An American woman has been killed and several injured in a knife attack in London's Russell Square. Police said that the assailant was apparently mentally disturbed and not ideologically driven to go on a rampage.
One woman was fatally wounded and another five people were injured in the knife attack in London's Russell Square, which is close to the British Museum and the University of London.
Police were called to Russell Square at 10:33 p.m. local time (2133 UTC) after reports of a man seen in possession of a knife injuring people.
Police used a Taser to arrest the suspect, who officials said was a 19-year-old Norwegian national of Somali origin.
The female victim - an unnamed US citizen - was treated at the scene but was pronounced dead a short time later.
Police said mental health problems were likely the trigger rather than any radicalization or affiliation with a violent religious group.
Assistant Commissioner Mark Rowley says the investigation "increasingly points to mental health issues" as the explanation in the absence of any other apparent motive.
The nationalities of the injured were British, Israeli, Australian and a second American. None of the injuries appeared life threatening, police said.
Extra police have been deployed in the area.
London Mayor Sadiq Khan urged people to remain calm and vigilant.
"I urge all Londoners to remain calm and vigilant. Please report anything to the police. We all have a vital role to play as eyes and ears for our police and security services and in helping ensure London is protected," he said in a statement.
The attack came on the same day that police announced that more armed officers were to be deployed on public patrol as part of anti-terrorism plans.
Russell Square was also the site of a coordinated Islamist attack on July 7, 2005. A bomb was detonated on a train traveling between the King's Cross St. Pancras and Russell Square underground stations, resulting in the deaths of 26 people.
More armed police
London is deploying an extra 600 armed police to join the existing 2,200 firearms officers in the face of 'all manner of threats.' But most of the UK capital's 31,000 police officers are not armed.
Launching the initiative with London's new mayor, Sadiq Khan, Metropolitan Police chief Bernard Hogan-Howe said, "You need firearms officers who will use force to stop those attackers."
After terrorist attacks in France and in southern Germany in the last month, the UK is also on high alert.
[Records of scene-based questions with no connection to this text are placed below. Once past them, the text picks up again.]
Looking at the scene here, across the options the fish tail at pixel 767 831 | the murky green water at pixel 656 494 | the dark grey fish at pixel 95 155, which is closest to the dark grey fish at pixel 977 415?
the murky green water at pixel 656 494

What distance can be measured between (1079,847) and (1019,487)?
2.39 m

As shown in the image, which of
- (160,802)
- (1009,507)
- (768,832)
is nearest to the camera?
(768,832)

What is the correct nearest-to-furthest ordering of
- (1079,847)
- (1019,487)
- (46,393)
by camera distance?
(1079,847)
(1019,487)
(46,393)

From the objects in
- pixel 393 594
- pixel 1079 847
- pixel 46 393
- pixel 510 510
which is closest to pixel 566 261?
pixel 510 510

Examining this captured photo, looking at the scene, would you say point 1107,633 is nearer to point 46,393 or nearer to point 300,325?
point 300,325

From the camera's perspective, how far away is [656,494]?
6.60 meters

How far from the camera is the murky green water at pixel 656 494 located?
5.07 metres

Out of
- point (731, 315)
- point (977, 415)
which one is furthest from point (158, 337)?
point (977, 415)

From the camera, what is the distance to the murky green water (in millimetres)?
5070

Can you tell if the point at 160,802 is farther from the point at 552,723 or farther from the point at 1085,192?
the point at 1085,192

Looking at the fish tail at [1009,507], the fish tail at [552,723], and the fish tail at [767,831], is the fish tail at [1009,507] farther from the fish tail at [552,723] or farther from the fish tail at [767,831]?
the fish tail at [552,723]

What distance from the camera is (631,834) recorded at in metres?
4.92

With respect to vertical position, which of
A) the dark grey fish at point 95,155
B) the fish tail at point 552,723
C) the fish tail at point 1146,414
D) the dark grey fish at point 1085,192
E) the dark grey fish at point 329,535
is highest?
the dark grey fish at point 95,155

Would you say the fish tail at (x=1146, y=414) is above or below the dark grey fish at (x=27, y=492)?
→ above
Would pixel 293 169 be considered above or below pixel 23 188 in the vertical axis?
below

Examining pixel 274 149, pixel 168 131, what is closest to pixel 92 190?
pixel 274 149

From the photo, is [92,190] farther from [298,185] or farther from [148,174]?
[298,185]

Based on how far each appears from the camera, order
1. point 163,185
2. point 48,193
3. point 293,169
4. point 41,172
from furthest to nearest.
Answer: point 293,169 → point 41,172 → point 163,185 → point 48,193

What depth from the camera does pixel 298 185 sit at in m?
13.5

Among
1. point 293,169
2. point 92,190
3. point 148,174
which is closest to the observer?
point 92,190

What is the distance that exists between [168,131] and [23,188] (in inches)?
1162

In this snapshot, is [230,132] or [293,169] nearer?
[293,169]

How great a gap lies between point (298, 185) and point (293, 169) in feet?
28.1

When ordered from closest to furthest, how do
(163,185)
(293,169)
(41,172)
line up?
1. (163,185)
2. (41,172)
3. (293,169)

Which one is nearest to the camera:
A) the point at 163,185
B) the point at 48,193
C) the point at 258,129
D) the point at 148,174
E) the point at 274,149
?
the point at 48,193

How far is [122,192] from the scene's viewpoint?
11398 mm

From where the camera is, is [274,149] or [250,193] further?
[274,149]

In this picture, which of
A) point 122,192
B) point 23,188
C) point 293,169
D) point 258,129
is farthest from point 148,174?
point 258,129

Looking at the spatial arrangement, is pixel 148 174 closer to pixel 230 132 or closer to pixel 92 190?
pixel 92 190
The country has not had a major terror attack since 2005, but reports suggest it remains a target.
"Anyone who's been following events in Europe over the past few weeks will understand why we want to show our determination to protect the public," Hogan-Howe said.
"In some of our big iconic locations, we've already got armed patrols - if you look at Parliament, Downing Street - so it's not entirely new," he said. "I think people understand that where you are going to have people as enemies who've got guns, we've got to have guns."
Khan told reporters that while Britain's "severe" threat level remained unchanged, "in light of recent deadly attacks in Europe it is important we are prepared should the unthinkable happen," he said ahead of the initial police deployment on Thursday.
"We will see more armed officers on our streets, but there is no reason to be alarmed," Khan said. "All of our police officers are playing their part and working closely with all of our communities to prevent the possibility of an attack."